Directions for this task:
Please reproduce the listing below word for word, keeping every line and its line break unchanged.

Information supplied:
++++++++++
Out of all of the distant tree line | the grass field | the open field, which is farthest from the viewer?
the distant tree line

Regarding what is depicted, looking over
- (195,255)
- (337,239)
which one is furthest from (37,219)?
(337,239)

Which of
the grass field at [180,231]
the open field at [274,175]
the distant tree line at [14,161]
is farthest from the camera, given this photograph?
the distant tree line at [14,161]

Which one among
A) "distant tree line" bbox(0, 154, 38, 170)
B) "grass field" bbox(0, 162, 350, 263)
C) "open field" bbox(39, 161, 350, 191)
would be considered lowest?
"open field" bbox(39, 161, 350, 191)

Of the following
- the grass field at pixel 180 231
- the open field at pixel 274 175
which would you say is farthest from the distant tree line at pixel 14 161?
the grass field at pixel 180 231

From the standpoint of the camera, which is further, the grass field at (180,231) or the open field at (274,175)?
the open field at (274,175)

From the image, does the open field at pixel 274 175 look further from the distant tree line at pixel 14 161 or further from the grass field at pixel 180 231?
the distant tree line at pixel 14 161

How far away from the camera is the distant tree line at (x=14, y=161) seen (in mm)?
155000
++++++++++
Output for this task:
Out of all of the distant tree line | the grass field | the open field, which is farthest from the viewer?
the distant tree line

Regarding what is depicted, looking over
- (195,255)
- (337,239)
which one is furthest from (37,219)?
(337,239)

Which of
the grass field at [180,231]
the open field at [274,175]
the distant tree line at [14,161]
is farthest from the camera, given this photograph?
the distant tree line at [14,161]

Which one among
A) "distant tree line" bbox(0, 154, 38, 170)
B) "grass field" bbox(0, 162, 350, 263)
C) "open field" bbox(39, 161, 350, 191)
would be considered lowest?
"open field" bbox(39, 161, 350, 191)

Of the following
- the grass field at pixel 180 231
- the open field at pixel 274 175
which would you say is farthest from the distant tree line at pixel 14 161?
the grass field at pixel 180 231

From the standpoint of the camera, which is further, the grass field at (180,231) or the open field at (274,175)?
the open field at (274,175)

From the image, does the open field at pixel 274 175 look further from the distant tree line at pixel 14 161 or further from the grass field at pixel 180 231?
the distant tree line at pixel 14 161

How far away from the camera is the distant tree line at (x=14, y=161) seen (in mm)?
155000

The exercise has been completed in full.